Christian appropriation of Hindu festivals like Pongal in Tamil Nadu exemplifies a strategic evangelism tactic: retaining familiar rituals while substituting core deities with Jesus and Mary, gradually eroding cultural roots. This method mirrors historical missionary approaches documented in Tamil Nadu’s Christian history, where converts maintained Hindu customs such as caste marks, festivals, and marriage rites around the fire god Agni even after baptism. Now, this playbook extends to Janjatiya regions in Jharkhand and Chhattisgarh, reshaping demographics and sparking conflicts by mimicking indigenous traditions.
Early Origins of Christian Appropriation of Hindu symbolism
Missionaries in colonial Tamil Nadu adopted a conciliatory stance toward Hindu practices to ease conversions, allowing early Christians to participate in Hindu festivals, wear caste marks on their foreheads, and perform partial marriage ceremonies in chapels followed by Hindu fire rituals at home. Figures like Fr. Jerome D’Souza noted Tamil Christians dressing like Hindus and observing social customs, while Protestant missions like Tranquebar initially tolerated caste distinctions as mere “rank” differences. This syncretism persisted despite later anti-caste pushes by leaders like Rev. John Wilson, creating hybrid communities where Hindu elements blended seamlessly with Christianity, as seen in Madurai and Tanjore.

→ Data provided
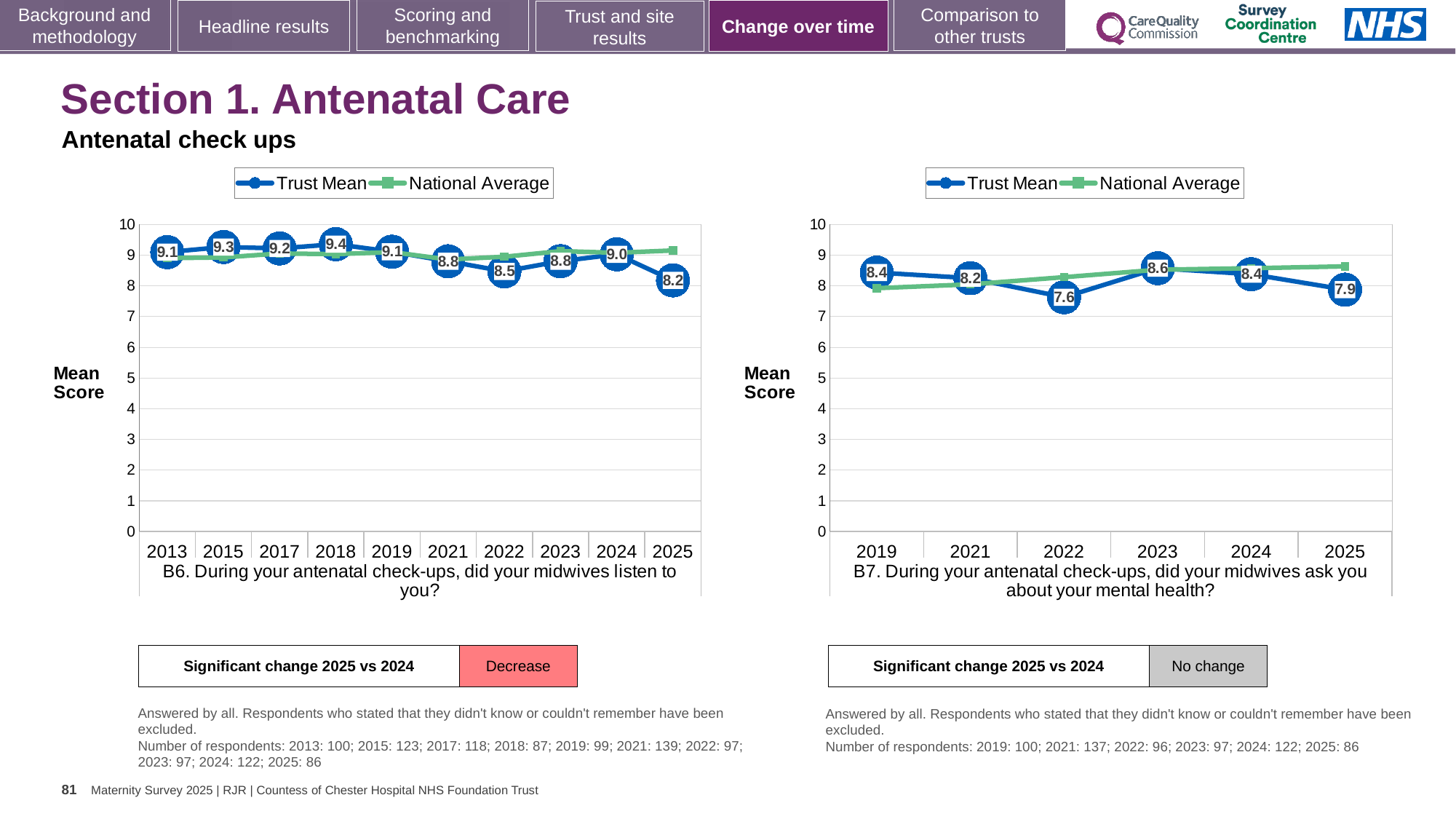
In the B7 chart (right), which year has the lowest Trust Mean? 2022 In the B6 chart (left), which year has the highest Trust Mean? 2018 In the B6 chart (left), what is the Trust Mean for 2018? 9.4 In the B6 chart (left), what is the difference between the Trust Mean for 2024 and 2025? 0.8 In the B7 chart (right), is the Trust Mean for 2019 or 2025 larger? 2019 In the B7 chart (right), what is the Trust Mean for 2022? 7.6 In the B7 chart (right), which year has the highest Trust Mean? 2023 In the B6 chart (left), which year has the lowest Trust Mean? 2025 In the B6 chart (left), what is the Trust Mean for 2025? 8.2 In the B6 chart (left), how many years are plotted on the x axis? 10 In the B7 chart (right), is the National Average for 2019 greater or less than 9? less How many series does the legend of the B7 chart (right) list? 2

→ Assigned task
Please continue the article on Christian appropriation of Hindu festivals, picking up right after its last sentence.

→ Your response
Pongal, a harvest festival honoring the sun god, cows, and farm prosperity, sees Christian versions retain kolam designs, pongal cooking, and cattle reverence but replace invocations to Hindu deities with prayers to Jesus and Mary. Such adaptations make the faith appear indigenous, severing ties to ancestral worship over generations. Historical precedents reveal missionaries in Tinnevelly and Tanjore infusing caste spirit into churches, prioritizing ease of conversion over doctrinal purity.
DMK has been trying to secularise the Pongal festival every year. It rechristened it as “Samathuva (equality all religion) Pongal” and started calling the first day of the month (Thai) in the solar calendar as New Year. It seems as if the DMK is indeed implementing the agenda of missionaries by de-Hinduising Pongal and giving it a secular colour. Every church in the country participates in celebrating Pongal, and there are special masses that are conducted as well. But pious and common Muslims, in large numbers, refused to partake of the Prasad sweet Pongal or pre-Pongal rituals, saying it is haram to them. Churches in Tamil Nadu are trying to celebrate Pongal like other Hindu festivals. It has been saying all Hindu festivals, including Diwali, are northern festivals; Bhagwan Ram, Murugan, Siva, Ganesh are not Tamil Gods. But for them, Ramdan and Christmas are Indian festivals.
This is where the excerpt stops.